WRITTEN EXERCISE
Collect every line in the items below that contains the string "list", and copy each of those lines in full. Case counts.

(Data entries)
▶

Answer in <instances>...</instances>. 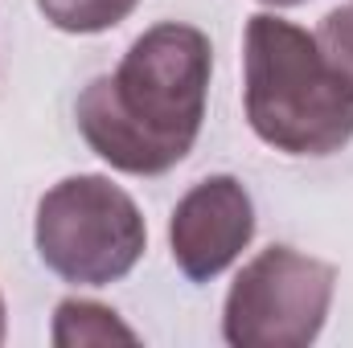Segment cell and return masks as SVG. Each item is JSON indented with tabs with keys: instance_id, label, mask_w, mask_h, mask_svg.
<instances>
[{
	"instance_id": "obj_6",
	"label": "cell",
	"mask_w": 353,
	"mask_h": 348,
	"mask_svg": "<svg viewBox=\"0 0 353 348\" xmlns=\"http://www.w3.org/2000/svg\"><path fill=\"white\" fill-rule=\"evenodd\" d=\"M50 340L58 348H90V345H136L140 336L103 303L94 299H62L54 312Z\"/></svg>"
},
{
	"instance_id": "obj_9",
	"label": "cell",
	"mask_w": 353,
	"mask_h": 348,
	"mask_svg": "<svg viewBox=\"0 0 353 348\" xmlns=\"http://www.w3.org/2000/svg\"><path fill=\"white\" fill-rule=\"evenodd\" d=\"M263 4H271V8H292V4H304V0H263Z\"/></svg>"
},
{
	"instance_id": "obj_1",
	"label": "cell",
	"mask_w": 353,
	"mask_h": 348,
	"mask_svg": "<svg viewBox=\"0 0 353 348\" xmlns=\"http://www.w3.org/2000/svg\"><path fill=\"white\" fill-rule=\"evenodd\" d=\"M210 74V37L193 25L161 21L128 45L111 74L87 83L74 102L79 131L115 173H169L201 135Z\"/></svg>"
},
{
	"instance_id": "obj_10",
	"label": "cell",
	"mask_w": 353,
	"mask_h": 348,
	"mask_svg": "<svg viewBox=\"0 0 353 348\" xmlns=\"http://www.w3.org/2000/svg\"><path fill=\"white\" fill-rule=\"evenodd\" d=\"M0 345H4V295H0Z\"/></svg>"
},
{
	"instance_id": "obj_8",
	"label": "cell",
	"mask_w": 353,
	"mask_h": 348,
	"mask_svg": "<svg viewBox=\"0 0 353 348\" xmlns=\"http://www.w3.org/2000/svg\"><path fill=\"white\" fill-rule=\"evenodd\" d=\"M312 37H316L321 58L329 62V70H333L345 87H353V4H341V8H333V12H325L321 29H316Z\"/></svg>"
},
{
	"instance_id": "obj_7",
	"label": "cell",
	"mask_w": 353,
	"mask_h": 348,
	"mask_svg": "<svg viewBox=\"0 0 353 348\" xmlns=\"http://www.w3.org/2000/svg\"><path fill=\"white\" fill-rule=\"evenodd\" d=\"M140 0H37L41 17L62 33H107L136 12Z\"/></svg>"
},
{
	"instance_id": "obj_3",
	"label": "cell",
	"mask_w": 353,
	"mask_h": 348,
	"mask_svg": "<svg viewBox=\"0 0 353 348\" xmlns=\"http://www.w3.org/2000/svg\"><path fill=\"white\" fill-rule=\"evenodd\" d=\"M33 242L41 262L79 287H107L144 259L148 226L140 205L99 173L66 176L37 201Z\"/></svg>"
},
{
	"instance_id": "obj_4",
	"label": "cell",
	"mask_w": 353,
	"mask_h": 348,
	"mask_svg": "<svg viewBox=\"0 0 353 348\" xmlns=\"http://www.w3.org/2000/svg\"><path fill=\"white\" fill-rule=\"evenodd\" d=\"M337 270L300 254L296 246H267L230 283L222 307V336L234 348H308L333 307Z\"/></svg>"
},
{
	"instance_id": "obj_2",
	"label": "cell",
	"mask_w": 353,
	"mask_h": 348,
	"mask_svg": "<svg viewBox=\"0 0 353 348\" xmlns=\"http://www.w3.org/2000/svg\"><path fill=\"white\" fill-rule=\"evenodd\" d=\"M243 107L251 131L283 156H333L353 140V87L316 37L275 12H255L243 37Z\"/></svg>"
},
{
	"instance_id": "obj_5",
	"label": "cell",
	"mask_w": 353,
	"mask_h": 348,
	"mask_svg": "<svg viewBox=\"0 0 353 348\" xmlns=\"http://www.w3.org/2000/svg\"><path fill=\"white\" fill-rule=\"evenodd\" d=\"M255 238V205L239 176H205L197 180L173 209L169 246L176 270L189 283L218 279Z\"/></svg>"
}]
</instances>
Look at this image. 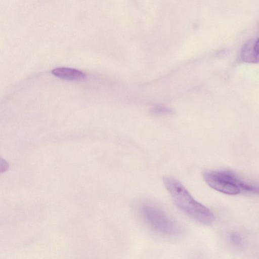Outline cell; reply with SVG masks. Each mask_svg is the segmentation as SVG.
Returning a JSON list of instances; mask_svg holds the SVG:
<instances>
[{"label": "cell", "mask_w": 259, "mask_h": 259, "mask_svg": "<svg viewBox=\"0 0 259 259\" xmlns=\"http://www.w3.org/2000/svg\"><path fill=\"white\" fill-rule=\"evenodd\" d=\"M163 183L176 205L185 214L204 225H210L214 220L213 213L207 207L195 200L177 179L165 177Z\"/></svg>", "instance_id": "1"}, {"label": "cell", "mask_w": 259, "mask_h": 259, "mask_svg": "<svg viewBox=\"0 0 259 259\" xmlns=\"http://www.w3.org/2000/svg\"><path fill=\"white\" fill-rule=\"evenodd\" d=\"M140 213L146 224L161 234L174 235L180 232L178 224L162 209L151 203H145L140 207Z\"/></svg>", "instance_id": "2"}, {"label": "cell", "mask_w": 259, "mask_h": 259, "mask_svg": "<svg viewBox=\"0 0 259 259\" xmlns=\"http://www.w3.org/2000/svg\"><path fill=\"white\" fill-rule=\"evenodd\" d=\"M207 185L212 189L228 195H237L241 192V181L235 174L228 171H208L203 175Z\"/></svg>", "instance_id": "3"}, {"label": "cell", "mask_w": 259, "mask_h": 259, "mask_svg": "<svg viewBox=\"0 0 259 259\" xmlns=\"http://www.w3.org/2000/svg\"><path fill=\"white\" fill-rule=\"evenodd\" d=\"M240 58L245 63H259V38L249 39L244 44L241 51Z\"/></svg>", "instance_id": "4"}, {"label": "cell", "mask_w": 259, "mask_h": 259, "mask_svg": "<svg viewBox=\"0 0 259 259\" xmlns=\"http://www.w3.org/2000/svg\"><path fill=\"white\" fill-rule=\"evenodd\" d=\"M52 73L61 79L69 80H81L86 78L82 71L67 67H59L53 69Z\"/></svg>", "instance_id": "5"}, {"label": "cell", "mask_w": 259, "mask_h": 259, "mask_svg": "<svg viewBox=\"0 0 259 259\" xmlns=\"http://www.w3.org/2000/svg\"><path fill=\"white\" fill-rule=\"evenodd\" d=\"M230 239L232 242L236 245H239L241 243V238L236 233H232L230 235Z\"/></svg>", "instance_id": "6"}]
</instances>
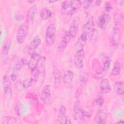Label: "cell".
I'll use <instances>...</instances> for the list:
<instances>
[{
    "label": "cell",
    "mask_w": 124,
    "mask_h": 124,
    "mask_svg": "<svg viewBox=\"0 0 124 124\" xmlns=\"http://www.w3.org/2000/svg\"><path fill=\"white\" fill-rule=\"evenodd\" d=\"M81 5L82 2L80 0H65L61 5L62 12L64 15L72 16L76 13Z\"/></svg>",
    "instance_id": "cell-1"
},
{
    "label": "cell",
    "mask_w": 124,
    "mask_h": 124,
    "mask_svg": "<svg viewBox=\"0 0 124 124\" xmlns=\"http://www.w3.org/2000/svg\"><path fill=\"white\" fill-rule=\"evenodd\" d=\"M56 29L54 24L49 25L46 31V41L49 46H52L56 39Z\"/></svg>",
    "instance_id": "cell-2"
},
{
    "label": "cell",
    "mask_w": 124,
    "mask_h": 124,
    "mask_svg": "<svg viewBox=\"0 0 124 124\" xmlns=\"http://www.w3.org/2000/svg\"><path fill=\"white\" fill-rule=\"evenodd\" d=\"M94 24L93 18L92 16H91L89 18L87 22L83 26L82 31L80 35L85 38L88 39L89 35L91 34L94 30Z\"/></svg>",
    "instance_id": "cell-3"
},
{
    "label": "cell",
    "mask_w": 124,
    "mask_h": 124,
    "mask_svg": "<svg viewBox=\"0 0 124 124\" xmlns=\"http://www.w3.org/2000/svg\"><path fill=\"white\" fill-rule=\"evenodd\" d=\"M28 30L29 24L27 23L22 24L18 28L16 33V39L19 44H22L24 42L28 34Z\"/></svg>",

◀

EXERCISE RESULT
Returning a JSON list of instances; mask_svg holds the SVG:
I'll use <instances>...</instances> for the list:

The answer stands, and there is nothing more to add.